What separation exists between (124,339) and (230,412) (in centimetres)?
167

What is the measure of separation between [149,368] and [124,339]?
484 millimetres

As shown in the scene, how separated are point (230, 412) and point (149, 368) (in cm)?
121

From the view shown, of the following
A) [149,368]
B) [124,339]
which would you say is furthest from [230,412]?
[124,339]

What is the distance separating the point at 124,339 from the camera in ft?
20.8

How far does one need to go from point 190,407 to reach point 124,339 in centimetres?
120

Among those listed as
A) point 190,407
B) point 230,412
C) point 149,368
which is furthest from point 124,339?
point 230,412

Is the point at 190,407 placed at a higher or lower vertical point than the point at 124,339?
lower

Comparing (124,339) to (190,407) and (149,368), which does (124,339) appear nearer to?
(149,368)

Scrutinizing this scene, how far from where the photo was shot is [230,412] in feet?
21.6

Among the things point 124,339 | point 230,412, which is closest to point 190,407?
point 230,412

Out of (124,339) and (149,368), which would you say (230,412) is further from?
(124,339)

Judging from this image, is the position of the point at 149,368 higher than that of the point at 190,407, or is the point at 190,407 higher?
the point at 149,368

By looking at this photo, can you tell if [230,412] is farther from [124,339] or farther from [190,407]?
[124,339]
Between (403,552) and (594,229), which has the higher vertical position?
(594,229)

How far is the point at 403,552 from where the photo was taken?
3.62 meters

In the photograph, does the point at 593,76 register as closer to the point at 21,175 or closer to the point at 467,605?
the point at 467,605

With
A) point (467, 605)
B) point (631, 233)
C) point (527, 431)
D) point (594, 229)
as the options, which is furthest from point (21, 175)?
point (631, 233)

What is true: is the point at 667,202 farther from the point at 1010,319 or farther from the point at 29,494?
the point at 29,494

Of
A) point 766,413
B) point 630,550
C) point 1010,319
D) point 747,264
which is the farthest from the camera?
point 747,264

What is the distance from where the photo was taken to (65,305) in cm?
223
++++++++
WORK TO COMPLETE
Recopy all the lines exactly as they appear.

TASK RESULT
What separation exists between (124,339) and (230,412) (in centimetres)?
167

What is the measure of separation between [149,368] and [124,339]?
484 millimetres

As shown in the scene, how separated are point (230, 412) and point (149, 368) (in cm)?
121

From the view shown, of the following
A) [149,368]
B) [124,339]
which would you say is furthest from [230,412]?
[124,339]

What is the distance separating the point at 124,339 from the camera in ft?
20.8

How far does one need to go from point 190,407 to reach point 124,339 in centimetres?
120

Among those listed as
A) point 190,407
B) point 230,412
C) point 149,368
which is furthest from point 124,339?
point 230,412

Is the point at 190,407 placed at a higher or lower vertical point than the point at 124,339?
lower

Comparing (124,339) to (190,407) and (149,368), which does (124,339) appear nearer to?
(149,368)

Scrutinizing this scene, how far from where the photo was shot is [230,412] in feet?
21.6

Among the things point 124,339 | point 230,412, which is closest to point 190,407?
point 230,412

Out of (124,339) and (149,368), which would you say (230,412) is further from?
(124,339)

Judging from this image, is the position of the point at 149,368 higher than that of the point at 190,407, or is the point at 190,407 higher?
the point at 149,368

By looking at this photo, can you tell if [230,412] is farther from [124,339] or farther from [190,407]?
[124,339]
Between (403,552) and (594,229), which has the higher vertical position?
(594,229)

How far is the point at 403,552 from where the photo was taken?
3.62 meters

In the photograph, does the point at 593,76 register as closer to the point at 21,175 or closer to the point at 467,605?
the point at 467,605

With
A) point (467, 605)
B) point (631, 233)
C) point (527, 431)
D) point (594, 229)
as the options, which is furthest from point (21, 175)?
point (631, 233)

What is true: is the point at 667,202 farther from the point at 1010,319 or farther from the point at 29,494?
the point at 29,494

Of
A) point 766,413
B) point 630,550
C) point 1010,319
D) point 747,264
which is the farthest from the camera?
point 747,264

What is the distance from where the photo was taken to (65,305) in cm?
223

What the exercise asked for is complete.